--- start of EXTRACT PROVIDED ---
I love both these comments, because no matter how it begins, domination evolves to a dance. Yes.

Comment by Darla McKean on May 16, 2014 at 5:01pm

I had a coach once who liked to dominate her horses. They always begrudgingly did the work asked right up to upper level but never with brilliance. She used to say you had to be the leader. I say you have to be partners, as in dance there is always one who leads but you are dancing together and therein comes the brilliance when the harmony of the dance is achieved.

Comment by Jackie Cochran on May 16, 2014 at 12:51pm

My problems with domination did not come from back yard riding, it came from reading equitation books back in the 1960's and 1970's, the ones that INSISTED that if you gave a cue and the horse did not respond you punished the horse, even if it was the first time you used the aid.  This thinking was EVERYWHERE, hunt seat, saddle seat, western, and probably among several dressage riders (though dressage riders back then were acknowledged as riding at a MUCH higher level than the rest of us.)

My poor first horse.  Boy, was I lucky that he was an angel from heaven!

His "revenge"?  He would not give me what I wanted for the higher levels of riding until I did it right, even if it took me decades to get it right.  When I finally got it right he generously obeyed perfectly, leaving me deeply ashamed of all the grief I gave him when we were both younger.
--- end of EXTRACT PROVIDED ---
--- start of MATERIAL PROVIDED ---
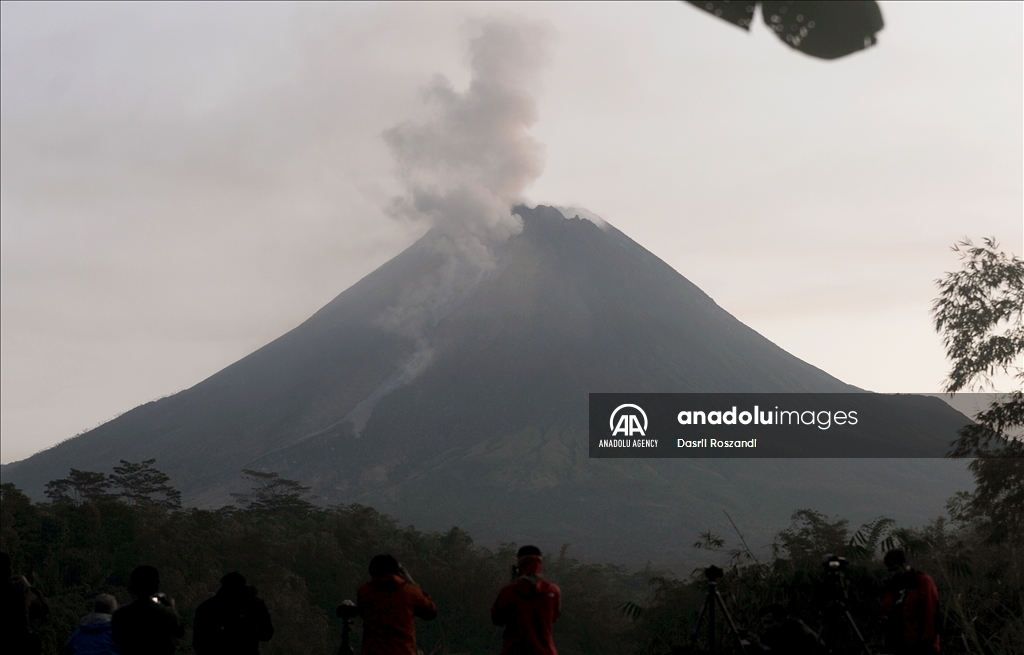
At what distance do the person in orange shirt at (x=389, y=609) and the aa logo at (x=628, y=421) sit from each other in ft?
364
--- end of MATERIAL PROVIDED ---
--- start of MATERIAL PROVIDED ---
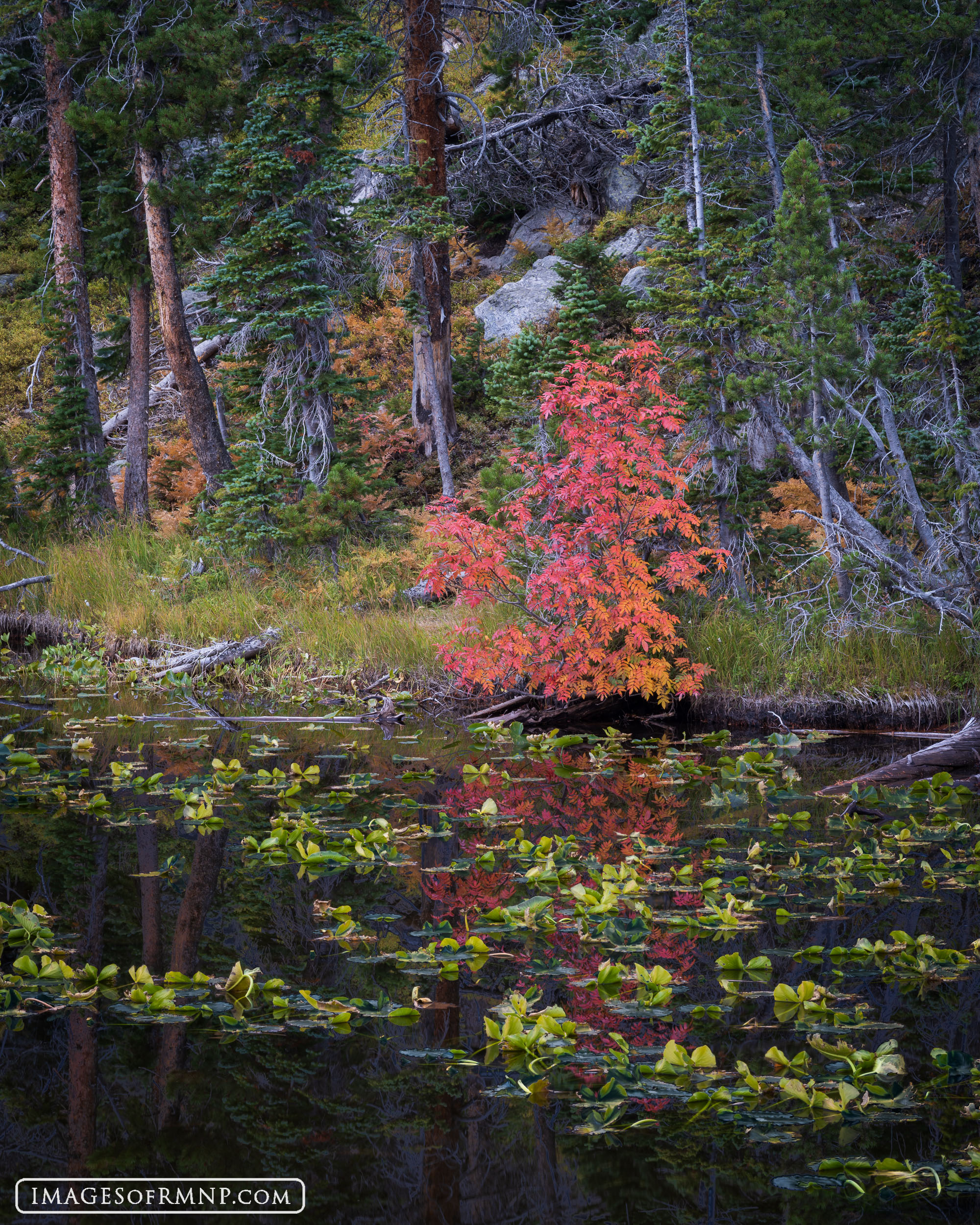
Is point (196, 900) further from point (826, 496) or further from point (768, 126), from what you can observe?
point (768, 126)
--- end of MATERIAL PROVIDED ---
> **TO BE DONE**
Reproduce, word for word, the part of the horse-training comments from "Comment by Jackie" to "angel from heaven!".

> **OUTPUT FOR THIS TASK**
Comment by Jackie Cochran on May 16, 2014 at 12:51pm

My problems with domination did not come from back yard riding, it came from reading equitation books back in the 1960's and 1970's, the ones that INSISTED that if you gave a cue and the horse did not respond you punished the horse, even if it was the first time you used the aid.  This thinking was EVERYWHERE, hunt seat, saddle seat, western, and probably among several dressage riders (though dressage riders back then were acknowledged as riding at a MUCH higher level than the rest of us.)

My poor first horse.  Boy, was I lucky that he was an angel from heaven!